[Spatial reasoning question data]
○ ○ ○ ○ ○

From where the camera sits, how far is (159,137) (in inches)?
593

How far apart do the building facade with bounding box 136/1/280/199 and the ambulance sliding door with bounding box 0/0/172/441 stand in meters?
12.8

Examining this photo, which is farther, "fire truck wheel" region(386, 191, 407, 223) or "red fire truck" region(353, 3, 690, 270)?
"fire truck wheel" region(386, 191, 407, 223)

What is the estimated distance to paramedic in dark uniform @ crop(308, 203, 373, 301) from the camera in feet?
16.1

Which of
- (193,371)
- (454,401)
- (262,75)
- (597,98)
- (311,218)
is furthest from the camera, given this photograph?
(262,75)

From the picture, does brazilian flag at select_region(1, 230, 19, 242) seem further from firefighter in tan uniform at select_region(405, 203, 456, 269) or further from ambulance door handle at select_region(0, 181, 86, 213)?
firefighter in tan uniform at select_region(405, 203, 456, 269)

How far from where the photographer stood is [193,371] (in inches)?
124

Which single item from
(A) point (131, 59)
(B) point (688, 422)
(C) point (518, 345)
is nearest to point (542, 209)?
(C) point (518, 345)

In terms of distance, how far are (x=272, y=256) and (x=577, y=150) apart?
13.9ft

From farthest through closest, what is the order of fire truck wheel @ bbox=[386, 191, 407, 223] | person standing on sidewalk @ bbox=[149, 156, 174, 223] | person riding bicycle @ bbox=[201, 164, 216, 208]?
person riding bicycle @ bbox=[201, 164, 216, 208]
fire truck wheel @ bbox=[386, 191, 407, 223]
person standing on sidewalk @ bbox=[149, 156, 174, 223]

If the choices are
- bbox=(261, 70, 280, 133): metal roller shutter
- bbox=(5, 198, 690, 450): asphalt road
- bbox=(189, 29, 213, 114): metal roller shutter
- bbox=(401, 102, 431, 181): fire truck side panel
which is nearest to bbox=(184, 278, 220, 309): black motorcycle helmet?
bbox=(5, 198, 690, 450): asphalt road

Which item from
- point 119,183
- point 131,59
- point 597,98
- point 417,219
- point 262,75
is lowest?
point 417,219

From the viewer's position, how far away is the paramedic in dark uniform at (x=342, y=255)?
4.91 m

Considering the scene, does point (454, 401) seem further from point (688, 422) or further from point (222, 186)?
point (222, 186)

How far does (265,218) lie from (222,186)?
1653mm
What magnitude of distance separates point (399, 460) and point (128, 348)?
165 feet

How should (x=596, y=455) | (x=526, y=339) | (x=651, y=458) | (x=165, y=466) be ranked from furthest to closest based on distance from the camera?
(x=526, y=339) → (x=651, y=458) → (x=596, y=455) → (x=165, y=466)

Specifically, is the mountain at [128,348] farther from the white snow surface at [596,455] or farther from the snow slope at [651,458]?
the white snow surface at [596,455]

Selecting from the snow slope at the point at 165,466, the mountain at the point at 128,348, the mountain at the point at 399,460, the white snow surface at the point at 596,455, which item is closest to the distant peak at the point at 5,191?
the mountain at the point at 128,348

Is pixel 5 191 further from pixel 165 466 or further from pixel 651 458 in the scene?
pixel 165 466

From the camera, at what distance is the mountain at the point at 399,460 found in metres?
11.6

○ ○ ○ ○ ○

Arrange the lines from the one containing "Selecting from the" through the final line as a Markdown table with the columns Number and Line. Omit blank lines.

| Number | Line |
|---|---|
| 1 | Selecting from the snow slope at the point at 165,466, the mountain at the point at 128,348, the mountain at the point at 399,460, the white snow surface at the point at 596,455, which item is closest to the distant peak at the point at 5,191? |
| 2 | the mountain at the point at 128,348 |
| 3 | Is pixel 5 191 further from pixel 165 466 or further from pixel 651 458 in the scene? |
| 4 | pixel 165 466 |
| 5 | From the camera, at what distance is the mountain at the point at 399,460 found in metres? |
| 6 | 11.6 |